От души раскаивалась я во всей своей прошлой жизни, но раскаяние мое не приносило мне ни малейшего облегчения, ни минуты покоя. Грош цена, говорила я себе, раскаянию человека, который и так уже лишен возможности грешить. Ведь не о том я крушилась, что нарушила заповедь Господню, что вредила ближнему своему; не о преступлениях своих горевала я, а об ожидающем меня за них наказании; и то, что меня страшил не грех, а расплата за грех, отнимало у меня последнее утешение, отнимало даже надежду на искреннее покаяние.
Попав в этот проклятый Ньюгет, я несколько дней и ночей не могла уснуть и рада была бы умереть там, хотя и не относилась к смерти так, как бы следовало; ничто не могло быть ужаснее для меня, чем это самое место, ничто не было мне ненавистнее его обитателей. Ах, пусть бы меня отправили куда угодно, только не в Ньюгет, и я почла бы себя счастливой!
А как торжествовали надо мной закоснелые негодяи, попавшие туда раньше! Как, миссис Флендерс явилась наконец в Ньюгет? Как, миссис Мэри, миссис Молли, или попросту Молль Флендерс? Они думали, уж не помогает ли мне дьявол, что я так долго выходила сухая из воды; они ждали меня уже много лет и наконец-то дождались! И они обливали меня помоями, сердечно приветствовали, желали мне веселиться, быть мужественной, не падать духом; может быть, говорили они, все это не так плохо, как мне кажется, и тому подобное; потом послали за водкой и пили за мое здоровье, но поставили все на мой счет, ибо, говорили они, я только что прибыла в каталажку, как они выражались, и, наверное, у меня есть деньги, тогда как они сидят без гроша.
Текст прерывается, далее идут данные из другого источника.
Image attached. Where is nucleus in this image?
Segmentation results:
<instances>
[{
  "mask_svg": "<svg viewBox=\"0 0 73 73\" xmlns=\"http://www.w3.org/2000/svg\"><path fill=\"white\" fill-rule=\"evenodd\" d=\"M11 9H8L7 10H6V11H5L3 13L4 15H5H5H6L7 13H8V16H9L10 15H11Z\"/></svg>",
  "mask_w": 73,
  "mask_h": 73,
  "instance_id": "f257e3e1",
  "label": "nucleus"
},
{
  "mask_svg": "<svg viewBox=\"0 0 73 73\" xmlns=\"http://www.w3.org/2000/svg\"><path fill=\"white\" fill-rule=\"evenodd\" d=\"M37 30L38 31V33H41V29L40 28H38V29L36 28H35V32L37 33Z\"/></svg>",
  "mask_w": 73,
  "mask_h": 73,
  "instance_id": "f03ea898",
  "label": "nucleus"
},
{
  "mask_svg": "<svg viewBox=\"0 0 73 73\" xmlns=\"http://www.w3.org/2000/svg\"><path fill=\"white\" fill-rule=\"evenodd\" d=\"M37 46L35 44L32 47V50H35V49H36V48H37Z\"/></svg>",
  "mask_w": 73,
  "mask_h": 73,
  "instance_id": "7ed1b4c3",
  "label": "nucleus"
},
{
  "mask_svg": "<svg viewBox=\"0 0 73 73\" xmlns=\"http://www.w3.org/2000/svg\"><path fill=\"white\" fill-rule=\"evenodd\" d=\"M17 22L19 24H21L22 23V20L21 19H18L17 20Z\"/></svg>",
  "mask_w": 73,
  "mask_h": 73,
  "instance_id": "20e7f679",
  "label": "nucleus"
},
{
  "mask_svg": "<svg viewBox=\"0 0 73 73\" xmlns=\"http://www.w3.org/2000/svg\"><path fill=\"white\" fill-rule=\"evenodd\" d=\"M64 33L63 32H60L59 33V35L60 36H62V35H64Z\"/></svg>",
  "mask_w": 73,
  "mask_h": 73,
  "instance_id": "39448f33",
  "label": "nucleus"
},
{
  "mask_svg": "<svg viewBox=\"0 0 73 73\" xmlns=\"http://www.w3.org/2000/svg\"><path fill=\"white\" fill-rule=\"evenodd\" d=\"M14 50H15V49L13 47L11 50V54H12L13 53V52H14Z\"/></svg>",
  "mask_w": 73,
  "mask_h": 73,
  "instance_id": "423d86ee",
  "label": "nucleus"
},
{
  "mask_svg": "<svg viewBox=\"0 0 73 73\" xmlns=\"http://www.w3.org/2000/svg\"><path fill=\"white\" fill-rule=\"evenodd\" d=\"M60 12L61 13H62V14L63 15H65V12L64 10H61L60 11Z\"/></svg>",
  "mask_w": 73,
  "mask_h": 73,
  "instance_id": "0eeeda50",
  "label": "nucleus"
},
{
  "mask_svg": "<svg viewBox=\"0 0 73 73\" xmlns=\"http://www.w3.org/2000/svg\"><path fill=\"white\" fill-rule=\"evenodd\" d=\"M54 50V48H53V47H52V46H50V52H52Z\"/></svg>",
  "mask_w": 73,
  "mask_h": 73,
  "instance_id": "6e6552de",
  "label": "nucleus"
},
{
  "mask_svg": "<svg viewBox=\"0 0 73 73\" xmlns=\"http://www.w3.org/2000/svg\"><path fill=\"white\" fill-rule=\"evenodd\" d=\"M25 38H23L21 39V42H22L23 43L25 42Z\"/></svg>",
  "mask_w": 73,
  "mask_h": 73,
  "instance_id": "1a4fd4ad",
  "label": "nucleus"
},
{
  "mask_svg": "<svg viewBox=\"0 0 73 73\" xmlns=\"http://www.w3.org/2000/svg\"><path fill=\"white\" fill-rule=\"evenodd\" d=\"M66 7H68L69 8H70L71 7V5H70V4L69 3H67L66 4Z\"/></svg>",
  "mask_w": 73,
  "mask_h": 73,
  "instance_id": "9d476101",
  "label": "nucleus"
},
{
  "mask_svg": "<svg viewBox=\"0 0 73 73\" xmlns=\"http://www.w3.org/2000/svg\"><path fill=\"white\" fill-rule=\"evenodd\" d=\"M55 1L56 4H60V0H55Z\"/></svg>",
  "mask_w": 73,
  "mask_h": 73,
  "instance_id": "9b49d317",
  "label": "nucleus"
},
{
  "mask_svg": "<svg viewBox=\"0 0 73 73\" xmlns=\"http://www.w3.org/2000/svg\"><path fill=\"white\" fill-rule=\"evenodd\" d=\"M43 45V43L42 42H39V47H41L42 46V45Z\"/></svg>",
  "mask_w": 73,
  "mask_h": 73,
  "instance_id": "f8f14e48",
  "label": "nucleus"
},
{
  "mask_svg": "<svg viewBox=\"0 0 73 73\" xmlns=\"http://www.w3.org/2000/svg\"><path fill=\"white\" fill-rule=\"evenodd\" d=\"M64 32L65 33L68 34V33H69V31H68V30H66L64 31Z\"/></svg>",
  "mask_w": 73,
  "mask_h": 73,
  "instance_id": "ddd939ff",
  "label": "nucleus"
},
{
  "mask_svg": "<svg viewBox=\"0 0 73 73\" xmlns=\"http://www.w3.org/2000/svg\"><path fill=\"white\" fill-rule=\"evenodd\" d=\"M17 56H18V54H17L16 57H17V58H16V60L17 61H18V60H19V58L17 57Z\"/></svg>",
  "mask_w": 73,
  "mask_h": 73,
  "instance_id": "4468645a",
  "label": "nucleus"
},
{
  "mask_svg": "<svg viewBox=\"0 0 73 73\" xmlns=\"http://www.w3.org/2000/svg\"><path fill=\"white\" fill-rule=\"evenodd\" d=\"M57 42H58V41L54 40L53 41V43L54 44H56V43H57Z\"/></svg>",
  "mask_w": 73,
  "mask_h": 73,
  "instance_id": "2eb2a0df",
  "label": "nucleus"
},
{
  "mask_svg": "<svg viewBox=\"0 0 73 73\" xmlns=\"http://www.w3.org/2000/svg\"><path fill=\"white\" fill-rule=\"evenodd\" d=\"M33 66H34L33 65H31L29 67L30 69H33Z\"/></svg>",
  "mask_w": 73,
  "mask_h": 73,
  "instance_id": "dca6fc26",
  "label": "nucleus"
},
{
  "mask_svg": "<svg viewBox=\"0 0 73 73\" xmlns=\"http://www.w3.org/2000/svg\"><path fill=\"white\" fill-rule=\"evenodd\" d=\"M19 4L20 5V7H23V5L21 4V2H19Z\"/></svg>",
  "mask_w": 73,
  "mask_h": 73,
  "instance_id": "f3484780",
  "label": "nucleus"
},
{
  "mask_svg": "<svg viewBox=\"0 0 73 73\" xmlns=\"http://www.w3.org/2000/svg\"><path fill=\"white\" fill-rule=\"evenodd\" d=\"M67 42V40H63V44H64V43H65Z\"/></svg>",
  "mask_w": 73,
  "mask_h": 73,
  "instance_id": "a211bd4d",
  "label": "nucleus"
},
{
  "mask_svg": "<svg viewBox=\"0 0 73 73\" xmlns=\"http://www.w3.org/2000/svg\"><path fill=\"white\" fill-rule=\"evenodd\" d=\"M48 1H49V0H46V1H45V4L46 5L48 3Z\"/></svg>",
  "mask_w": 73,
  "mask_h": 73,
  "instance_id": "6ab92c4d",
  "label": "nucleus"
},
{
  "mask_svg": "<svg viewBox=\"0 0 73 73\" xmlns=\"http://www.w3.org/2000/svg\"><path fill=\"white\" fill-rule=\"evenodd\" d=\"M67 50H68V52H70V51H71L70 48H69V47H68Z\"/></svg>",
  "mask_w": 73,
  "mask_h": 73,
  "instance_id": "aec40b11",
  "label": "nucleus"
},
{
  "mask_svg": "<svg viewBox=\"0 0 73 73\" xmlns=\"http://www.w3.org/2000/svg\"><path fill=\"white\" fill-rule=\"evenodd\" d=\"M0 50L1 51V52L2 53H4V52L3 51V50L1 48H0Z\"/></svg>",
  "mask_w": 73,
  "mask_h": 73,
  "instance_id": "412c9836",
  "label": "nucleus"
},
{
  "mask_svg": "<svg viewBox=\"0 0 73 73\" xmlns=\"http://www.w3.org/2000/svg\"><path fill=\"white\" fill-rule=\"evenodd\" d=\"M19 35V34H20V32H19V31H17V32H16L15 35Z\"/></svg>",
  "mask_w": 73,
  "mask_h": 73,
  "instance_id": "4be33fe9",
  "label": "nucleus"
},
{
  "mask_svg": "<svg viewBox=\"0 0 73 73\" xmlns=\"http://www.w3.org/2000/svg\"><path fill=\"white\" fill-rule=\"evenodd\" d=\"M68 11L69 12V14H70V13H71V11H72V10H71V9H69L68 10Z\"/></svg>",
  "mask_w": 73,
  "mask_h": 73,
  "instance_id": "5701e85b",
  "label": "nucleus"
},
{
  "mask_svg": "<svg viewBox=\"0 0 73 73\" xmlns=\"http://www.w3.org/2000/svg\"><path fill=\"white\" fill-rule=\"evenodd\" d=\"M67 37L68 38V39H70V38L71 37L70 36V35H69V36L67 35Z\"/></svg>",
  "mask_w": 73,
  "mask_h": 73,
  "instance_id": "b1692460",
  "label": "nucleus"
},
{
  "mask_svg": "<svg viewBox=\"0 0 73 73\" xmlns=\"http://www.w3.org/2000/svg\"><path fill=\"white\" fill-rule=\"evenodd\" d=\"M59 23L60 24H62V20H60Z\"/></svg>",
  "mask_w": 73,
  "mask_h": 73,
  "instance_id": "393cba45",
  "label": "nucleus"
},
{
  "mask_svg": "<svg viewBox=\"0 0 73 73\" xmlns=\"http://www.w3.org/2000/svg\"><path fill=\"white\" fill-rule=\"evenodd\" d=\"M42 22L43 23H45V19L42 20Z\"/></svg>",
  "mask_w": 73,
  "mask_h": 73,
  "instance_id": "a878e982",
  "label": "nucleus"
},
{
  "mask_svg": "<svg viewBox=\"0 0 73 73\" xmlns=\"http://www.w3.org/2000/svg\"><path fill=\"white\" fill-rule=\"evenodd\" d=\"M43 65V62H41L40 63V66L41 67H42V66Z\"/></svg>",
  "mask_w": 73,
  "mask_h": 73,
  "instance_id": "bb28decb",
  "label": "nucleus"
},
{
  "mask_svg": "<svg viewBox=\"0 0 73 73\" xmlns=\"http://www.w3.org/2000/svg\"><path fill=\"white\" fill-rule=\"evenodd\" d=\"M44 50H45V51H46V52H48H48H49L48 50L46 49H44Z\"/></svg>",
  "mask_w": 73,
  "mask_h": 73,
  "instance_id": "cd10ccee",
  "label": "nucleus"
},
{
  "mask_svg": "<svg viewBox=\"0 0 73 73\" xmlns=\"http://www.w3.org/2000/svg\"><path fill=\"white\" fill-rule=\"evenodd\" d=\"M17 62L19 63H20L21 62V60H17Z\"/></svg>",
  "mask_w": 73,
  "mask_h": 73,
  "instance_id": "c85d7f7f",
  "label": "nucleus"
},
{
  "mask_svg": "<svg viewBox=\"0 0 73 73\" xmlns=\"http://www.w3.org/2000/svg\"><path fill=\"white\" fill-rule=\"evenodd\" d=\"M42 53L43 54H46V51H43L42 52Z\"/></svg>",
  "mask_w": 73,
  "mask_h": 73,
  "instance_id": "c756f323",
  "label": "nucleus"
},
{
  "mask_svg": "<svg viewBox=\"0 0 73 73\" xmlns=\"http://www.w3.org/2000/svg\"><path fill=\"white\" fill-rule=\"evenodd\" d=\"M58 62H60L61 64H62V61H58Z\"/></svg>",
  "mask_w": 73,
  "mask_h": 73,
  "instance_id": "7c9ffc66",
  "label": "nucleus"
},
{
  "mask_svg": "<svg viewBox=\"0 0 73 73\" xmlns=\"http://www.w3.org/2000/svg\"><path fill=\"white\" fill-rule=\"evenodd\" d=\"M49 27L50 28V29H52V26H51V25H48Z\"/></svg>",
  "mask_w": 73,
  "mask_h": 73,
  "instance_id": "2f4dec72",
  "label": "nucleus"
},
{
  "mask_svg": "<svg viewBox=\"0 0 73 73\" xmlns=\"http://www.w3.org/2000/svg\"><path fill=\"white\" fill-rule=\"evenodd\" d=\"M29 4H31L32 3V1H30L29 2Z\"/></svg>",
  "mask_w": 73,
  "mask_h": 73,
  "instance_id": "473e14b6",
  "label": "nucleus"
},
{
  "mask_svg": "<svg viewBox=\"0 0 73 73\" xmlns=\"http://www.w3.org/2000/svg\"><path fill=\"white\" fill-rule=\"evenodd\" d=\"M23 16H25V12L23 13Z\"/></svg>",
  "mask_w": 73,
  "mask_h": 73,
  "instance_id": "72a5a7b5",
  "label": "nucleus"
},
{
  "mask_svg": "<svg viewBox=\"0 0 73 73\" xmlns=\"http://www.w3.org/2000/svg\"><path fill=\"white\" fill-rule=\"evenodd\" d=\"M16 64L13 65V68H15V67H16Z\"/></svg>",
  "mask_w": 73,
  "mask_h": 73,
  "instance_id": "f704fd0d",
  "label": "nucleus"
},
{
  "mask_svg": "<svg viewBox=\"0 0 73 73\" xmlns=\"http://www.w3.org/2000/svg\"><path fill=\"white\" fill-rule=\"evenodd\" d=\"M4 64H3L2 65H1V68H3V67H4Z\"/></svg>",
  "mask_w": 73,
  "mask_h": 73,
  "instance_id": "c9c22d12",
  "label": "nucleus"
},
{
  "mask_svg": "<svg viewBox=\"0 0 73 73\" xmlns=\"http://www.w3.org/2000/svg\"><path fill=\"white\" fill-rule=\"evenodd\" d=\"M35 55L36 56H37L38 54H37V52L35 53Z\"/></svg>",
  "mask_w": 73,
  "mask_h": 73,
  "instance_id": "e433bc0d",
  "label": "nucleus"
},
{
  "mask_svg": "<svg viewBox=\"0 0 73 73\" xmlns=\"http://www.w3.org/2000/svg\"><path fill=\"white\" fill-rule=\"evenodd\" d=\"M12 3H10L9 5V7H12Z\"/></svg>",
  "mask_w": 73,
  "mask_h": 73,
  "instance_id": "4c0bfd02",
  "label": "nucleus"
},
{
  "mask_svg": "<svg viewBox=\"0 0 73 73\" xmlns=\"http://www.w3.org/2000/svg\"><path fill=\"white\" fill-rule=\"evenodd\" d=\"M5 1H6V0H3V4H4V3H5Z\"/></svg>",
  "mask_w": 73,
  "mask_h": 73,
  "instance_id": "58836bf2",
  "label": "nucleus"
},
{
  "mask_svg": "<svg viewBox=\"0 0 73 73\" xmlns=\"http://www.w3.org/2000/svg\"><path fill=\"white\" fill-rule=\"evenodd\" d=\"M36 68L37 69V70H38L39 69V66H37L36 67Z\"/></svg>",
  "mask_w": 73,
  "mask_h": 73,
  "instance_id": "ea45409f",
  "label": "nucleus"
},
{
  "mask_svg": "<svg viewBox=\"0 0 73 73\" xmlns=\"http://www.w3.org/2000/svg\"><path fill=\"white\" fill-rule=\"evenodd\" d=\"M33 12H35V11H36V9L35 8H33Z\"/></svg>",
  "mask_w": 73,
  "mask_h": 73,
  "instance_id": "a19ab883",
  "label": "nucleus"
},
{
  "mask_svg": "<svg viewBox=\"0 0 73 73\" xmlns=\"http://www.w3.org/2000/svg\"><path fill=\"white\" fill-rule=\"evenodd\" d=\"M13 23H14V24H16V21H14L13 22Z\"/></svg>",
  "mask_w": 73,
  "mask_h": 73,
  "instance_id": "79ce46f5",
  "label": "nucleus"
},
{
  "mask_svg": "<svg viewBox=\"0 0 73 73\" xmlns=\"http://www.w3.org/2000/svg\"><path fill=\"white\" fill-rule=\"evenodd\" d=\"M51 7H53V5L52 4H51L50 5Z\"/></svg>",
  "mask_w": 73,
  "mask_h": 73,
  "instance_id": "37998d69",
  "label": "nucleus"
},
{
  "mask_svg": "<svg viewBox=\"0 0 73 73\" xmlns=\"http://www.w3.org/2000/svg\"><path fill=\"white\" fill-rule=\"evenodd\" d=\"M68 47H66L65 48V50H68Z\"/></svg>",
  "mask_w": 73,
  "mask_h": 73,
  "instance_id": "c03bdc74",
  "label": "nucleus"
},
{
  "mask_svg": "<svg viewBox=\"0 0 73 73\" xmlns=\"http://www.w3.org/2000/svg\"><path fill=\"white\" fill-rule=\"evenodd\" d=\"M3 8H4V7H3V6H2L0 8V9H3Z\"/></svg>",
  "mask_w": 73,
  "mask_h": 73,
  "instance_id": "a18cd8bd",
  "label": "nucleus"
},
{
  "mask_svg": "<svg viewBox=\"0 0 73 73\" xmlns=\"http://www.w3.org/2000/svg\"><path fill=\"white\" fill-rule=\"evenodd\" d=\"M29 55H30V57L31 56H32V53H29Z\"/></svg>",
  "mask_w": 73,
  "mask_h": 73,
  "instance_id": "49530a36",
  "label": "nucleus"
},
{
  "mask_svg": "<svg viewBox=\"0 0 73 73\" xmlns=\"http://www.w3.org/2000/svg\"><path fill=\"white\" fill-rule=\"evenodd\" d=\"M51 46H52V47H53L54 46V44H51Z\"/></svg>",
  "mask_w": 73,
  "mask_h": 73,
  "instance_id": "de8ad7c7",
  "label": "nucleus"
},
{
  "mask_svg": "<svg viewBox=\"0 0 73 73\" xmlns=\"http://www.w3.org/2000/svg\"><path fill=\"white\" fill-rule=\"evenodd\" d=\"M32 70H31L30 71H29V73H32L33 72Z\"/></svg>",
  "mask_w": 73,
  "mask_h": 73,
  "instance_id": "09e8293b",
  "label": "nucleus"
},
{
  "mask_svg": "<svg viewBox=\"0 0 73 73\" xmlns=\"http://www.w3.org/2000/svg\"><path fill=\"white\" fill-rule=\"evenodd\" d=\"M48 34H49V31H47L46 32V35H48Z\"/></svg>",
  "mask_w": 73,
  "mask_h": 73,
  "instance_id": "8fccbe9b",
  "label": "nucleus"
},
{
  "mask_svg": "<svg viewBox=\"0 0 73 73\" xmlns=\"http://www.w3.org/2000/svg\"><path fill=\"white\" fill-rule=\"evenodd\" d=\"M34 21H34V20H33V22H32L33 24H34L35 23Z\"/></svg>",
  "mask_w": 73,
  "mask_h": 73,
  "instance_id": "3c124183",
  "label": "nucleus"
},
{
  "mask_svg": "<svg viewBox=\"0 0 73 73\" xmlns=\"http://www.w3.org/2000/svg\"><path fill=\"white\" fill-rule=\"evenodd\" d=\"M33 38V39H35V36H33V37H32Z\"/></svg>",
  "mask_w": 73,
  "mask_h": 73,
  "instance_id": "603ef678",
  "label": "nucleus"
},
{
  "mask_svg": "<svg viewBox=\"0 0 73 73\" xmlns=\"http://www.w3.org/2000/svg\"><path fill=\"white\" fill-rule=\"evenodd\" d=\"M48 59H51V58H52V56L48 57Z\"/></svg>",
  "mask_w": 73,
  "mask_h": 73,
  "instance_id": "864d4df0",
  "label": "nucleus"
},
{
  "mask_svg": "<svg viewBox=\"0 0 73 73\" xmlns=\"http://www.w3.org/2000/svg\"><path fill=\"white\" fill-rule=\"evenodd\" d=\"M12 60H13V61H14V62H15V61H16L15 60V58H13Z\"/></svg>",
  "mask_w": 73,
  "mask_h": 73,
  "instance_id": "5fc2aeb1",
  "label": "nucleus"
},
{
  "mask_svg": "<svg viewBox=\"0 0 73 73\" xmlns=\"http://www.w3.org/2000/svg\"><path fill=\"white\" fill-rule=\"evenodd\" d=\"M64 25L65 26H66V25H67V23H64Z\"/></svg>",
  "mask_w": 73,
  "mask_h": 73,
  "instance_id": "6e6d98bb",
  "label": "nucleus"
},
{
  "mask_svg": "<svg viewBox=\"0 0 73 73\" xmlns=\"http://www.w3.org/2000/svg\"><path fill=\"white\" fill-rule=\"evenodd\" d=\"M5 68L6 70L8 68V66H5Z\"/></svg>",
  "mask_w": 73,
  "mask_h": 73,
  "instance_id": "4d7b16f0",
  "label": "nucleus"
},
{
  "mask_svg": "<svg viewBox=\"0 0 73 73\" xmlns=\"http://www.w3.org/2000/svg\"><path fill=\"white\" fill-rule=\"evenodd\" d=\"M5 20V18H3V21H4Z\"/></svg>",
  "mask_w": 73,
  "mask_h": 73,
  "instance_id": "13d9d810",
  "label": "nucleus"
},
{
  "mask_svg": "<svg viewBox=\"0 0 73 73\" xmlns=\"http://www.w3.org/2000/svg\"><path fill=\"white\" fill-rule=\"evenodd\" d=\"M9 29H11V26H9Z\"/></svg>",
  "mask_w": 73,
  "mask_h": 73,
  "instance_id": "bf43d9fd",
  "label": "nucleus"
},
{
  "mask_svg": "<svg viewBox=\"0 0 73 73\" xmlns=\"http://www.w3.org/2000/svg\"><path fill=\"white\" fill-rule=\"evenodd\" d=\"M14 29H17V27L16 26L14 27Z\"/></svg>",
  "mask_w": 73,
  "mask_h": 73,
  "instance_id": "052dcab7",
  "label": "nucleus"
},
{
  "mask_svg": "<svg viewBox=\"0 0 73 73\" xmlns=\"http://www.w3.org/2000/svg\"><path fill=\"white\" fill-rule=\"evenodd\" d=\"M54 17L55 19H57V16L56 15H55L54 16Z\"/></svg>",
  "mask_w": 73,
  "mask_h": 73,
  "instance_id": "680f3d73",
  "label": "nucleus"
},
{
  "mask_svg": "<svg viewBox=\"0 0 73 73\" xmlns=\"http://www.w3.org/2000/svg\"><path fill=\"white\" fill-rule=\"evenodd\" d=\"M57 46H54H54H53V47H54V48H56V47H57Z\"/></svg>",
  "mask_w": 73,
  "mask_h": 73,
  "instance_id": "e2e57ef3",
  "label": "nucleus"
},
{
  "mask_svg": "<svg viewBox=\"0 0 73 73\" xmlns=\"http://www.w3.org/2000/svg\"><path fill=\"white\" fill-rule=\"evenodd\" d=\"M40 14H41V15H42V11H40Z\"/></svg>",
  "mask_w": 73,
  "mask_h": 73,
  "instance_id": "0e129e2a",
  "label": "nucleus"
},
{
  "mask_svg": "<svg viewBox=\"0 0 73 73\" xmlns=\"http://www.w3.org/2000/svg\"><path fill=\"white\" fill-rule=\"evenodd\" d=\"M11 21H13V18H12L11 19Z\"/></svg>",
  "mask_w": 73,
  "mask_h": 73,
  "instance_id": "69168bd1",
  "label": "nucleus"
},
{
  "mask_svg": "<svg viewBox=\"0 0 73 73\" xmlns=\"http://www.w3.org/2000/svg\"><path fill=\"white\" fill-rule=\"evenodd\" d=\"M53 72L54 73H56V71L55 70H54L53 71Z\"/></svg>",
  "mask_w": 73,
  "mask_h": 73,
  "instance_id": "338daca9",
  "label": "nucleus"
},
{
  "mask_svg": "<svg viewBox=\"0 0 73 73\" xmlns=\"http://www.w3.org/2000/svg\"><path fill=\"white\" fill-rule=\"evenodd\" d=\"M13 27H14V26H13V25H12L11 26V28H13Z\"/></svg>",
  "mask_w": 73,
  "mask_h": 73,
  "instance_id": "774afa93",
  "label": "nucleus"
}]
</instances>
Я спросила одну из этой шайки, долго ли она сидит. Она ответила, что четыре месяца. Я спросила, каким показалось ей это место, когда она впервые вошла сюда. Она ответила, что точно таким, каким оно сейчас кажется мне: отвратительным и ужасным; она думала, что попала в ад. «Я и сейчас так думаю, – прибавила она, – но теперь я к этому привыкла и больше не беспокоюсь».
– Должно быть, – говорю, – вам не угрожает опасность.
– О нет, – говорит, – ошибаешься, приговор мне уже вынесен, да только я сослалась на брюхо, хотя так же беременна, как судья, который меня судил, и жду, что меня разжалуют на ближайшей сессии.
Это «разжалование» означает вхождение в силу первоначального приговора, когда женщина добилась отсрочки по случаю беременности, но оказалась небеременной или разрешилась от бремени.
– И вы, – говорю, – так беззаботны?
– Ничего не поделаешь, – говорит, – какой толк печалиться? Если меня повесят, придет мне конец, вот и все.
И она пошла прочь, приплясывая и напевая песенку, плод ньюгетского остроумия:
Я упоминаю об этом к сведению тех, кого постигнет в будущем такое же несчастье – попасть в этот ужасный Ньюгет; время, необходимость и общение с заключенными там жалкими существами постепенно делают вас равнодушным к окружающим мерзостям; мало-помалу вы примиряетесь с тем, что поначалу было для вас столь ужасно, и становитесь таким же беспечным и веселым, как были на воле.
Не стану утверждать, подобно некоторым, что черт не так страшен, как его малюют; ибо поистине никакие краски не могут передать мрачного ужаса этого места, и кто там не побывал, не способен составить себе о нем правильное представление. Но каким образом этот ад может постепенно стать чем-то привычным и не только сносным, но даже приятным, это поймет лишь тот, кто, подобно мне, изведал тамошнюю жизнь на собственном опыте.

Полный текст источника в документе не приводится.